= Goal =
Write out the lines of data below word for word, starting at the line that contains "What distance from the camera is the" and ending at the line that contains "Answer: 2041", with both of those lines included.

= Data provided =
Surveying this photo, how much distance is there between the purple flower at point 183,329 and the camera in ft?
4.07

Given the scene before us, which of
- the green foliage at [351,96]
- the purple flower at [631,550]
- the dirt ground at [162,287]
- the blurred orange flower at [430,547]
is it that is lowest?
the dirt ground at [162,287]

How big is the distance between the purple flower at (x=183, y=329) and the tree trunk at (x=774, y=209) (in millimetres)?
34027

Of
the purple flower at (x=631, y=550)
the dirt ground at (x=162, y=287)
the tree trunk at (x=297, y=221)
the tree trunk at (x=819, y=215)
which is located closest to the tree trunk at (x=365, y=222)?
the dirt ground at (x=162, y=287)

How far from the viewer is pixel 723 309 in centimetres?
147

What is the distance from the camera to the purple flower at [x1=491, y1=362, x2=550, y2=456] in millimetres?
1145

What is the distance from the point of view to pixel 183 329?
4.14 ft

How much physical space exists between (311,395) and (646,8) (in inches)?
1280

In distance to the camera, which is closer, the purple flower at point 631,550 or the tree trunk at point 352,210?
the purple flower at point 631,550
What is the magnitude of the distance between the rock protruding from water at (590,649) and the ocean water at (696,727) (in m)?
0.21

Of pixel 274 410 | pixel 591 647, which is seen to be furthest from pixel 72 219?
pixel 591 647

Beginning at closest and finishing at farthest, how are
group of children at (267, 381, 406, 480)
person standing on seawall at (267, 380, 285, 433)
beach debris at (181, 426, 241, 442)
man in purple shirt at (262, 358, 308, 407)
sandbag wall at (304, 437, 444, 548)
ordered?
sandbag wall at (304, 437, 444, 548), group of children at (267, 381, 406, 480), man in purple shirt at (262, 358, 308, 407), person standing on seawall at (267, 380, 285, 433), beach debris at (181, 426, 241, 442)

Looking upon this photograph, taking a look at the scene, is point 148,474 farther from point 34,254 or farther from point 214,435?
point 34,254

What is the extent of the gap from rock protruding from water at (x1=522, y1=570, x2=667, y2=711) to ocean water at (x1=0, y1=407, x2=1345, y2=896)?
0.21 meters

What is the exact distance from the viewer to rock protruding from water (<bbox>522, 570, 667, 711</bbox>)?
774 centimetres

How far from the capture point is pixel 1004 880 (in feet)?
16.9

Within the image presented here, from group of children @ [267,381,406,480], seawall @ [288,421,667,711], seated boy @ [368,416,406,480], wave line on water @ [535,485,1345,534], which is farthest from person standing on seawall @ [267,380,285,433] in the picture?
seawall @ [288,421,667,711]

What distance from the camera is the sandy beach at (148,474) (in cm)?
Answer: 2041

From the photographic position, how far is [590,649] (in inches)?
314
* * *
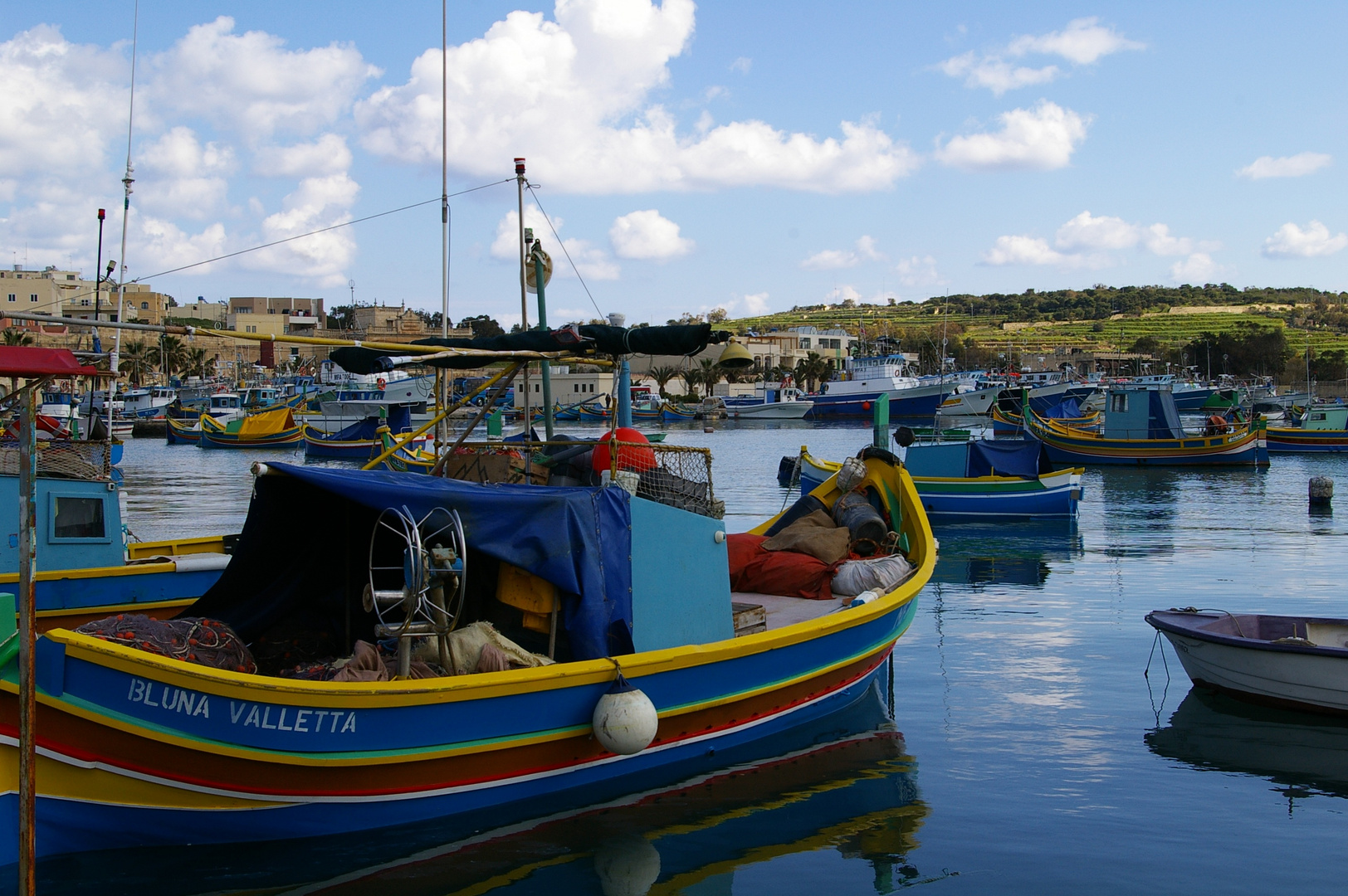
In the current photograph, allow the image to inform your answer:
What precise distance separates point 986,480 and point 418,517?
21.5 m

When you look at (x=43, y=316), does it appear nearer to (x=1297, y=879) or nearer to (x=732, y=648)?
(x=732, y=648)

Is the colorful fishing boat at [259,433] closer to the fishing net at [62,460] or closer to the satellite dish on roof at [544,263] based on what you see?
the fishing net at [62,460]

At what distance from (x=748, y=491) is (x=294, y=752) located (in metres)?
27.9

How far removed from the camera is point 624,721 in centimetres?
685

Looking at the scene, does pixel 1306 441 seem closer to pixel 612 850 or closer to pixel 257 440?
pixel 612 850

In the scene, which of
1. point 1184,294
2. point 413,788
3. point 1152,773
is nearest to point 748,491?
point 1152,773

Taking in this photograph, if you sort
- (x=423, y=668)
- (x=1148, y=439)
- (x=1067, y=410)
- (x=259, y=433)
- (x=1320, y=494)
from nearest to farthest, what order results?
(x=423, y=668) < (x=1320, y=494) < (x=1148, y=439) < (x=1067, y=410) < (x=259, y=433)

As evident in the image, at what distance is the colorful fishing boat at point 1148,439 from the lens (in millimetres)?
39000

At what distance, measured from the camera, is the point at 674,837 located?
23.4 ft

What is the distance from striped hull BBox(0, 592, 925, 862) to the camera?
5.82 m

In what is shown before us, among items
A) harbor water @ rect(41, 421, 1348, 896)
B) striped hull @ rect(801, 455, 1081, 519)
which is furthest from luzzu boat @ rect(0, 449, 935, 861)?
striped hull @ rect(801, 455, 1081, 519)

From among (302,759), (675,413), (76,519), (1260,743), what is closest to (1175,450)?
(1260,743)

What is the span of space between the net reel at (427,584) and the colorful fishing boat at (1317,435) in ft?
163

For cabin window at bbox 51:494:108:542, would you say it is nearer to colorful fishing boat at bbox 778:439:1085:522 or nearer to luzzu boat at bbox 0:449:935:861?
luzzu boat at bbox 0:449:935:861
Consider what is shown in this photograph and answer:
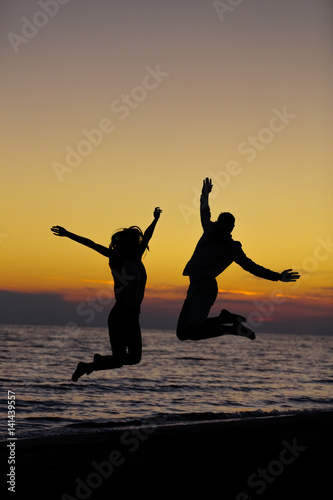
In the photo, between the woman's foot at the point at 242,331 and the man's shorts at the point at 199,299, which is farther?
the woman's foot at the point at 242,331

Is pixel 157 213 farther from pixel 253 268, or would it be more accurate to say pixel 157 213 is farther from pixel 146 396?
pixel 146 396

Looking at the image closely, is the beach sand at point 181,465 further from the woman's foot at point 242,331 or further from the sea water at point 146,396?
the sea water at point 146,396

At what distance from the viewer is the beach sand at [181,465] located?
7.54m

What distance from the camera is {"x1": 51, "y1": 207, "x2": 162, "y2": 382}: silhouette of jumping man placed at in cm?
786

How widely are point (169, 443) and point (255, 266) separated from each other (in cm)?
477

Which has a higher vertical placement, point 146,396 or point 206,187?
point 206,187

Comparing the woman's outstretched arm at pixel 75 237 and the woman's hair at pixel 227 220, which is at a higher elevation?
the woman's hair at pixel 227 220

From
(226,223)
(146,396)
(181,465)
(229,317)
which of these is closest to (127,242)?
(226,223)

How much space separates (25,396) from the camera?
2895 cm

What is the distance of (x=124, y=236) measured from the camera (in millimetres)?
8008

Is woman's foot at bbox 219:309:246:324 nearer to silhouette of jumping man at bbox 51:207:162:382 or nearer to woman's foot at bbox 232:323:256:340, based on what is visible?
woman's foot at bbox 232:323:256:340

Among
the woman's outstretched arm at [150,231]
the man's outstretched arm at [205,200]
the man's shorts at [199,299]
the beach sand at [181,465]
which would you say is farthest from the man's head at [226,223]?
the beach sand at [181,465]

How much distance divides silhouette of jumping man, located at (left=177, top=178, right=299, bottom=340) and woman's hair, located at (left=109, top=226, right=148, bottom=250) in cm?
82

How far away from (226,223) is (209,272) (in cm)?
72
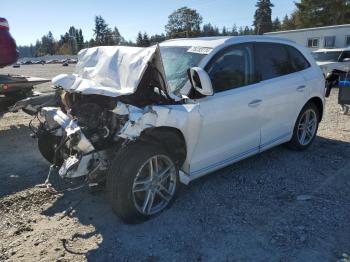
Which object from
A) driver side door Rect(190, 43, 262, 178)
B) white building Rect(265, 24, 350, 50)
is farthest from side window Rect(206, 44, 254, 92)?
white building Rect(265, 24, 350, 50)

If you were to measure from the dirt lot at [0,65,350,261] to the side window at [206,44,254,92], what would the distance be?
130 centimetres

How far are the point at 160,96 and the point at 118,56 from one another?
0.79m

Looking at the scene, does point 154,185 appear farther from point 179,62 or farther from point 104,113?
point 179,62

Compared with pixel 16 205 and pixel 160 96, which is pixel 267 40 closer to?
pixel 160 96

= Expected answer =
What distance from the camera is the sandy beach at (148,474) (in cm)?
Answer: 2041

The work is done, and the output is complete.